_EXERCISE DETAILS_: Please reproduce, word for word, the part of the multi-datasource joins guide between "Step 7: Map" and "using Join Builder.", inclusive.
#### EXTRACT PROVIDED
Multi Data Source Joins

Overview

Knowi facilitates joins across multiple datasources to process, blend and store combined results seamlessly.

For example, if one datasource stores data about a supplier with a customer identifier, and another one stores the data about the customer and billing information, then in such a case, performing the lookups from one to another would require engineering efforts along with mapping storage for the results.

Knowi enables you to join across the same or disparate SQL or NoSQL databases to stitch the data back together into a single result along with the ability to store and track it.

Notes: Joins can be set up across disparate datasources or within the same datasource.

Joins can be set up via the UI or using the Cloud9Agent (inside your network).

Join Setup

UI

In the following example, we'll connect to a MongoDB database to Query some data that includes a customer name and then perform a lookup against a MySQL database to pull customer addresses.

Step 1: Select the Queries from the left sidebar menu, click on the NEW DATASOURCE button at the top right corner of the interface, and select MongoDB as a datasource.

Accept the default configurations and click on Save (points to a MongoDB instance hosted by us).

Step 2: Repeat the above step but select MySQL as a datasource.

Accept the default configurations and click on Save

Step 3: Create a Query on MongoDB datasource via Visual Builder.

Select Queries from the left sidebar, click on the NEW QUERY button, and select MongoDB as a datasource (created in the Step 1 above).

While generating the Query, select the following:

  • select "sendingActivity" from the collections drop-down menu.

  • select "sent" from the metrics drop-down menu.

  • select "customer" from the metrics drop-down menu.

Here we are tracking a simple metric of Sent messages grouped by a customer.

Step 4: Click on the Preview button to view the results.

Now, for the returned results from MongoDB, let's look up the customer details, which is stored in a MySQL table called customer.

Step 5: Click on Join Source and select MySQL datasource (created in the Step 2 above) from the dropdown menu.

Step 6: Create a Query on MySQL datasource via Visual Builder.

select "customer" from the Tables drop-down menu

Step 7: Map fields from previous Queries to the current one using "join fields".

Enter "customer=customer" into the join fields box and select the Join Type using Join Builder.
########
#### ROWS
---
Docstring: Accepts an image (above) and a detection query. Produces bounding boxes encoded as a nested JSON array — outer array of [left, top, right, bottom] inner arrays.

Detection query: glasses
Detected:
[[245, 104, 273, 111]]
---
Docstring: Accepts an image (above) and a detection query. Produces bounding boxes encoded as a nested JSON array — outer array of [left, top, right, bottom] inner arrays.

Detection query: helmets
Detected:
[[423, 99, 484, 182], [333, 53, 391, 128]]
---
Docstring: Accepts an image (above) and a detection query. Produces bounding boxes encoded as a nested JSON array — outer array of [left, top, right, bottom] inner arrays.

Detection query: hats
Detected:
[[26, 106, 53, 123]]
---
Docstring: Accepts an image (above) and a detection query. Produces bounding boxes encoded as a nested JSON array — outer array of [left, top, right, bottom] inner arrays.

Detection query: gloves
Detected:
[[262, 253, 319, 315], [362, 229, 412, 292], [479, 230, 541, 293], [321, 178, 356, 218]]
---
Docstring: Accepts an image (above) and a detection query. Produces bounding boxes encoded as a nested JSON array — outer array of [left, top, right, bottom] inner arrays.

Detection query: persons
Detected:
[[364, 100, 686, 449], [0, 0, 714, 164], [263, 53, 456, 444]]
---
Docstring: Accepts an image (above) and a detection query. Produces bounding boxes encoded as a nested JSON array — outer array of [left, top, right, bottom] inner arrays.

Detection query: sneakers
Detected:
########
_EXERCISE SOLUTION_:
Step 7: Map fields from previous Queries to the current one using "join fields".

Enter "customer=customer" into the join fields box and select the Join Type using Join Builder.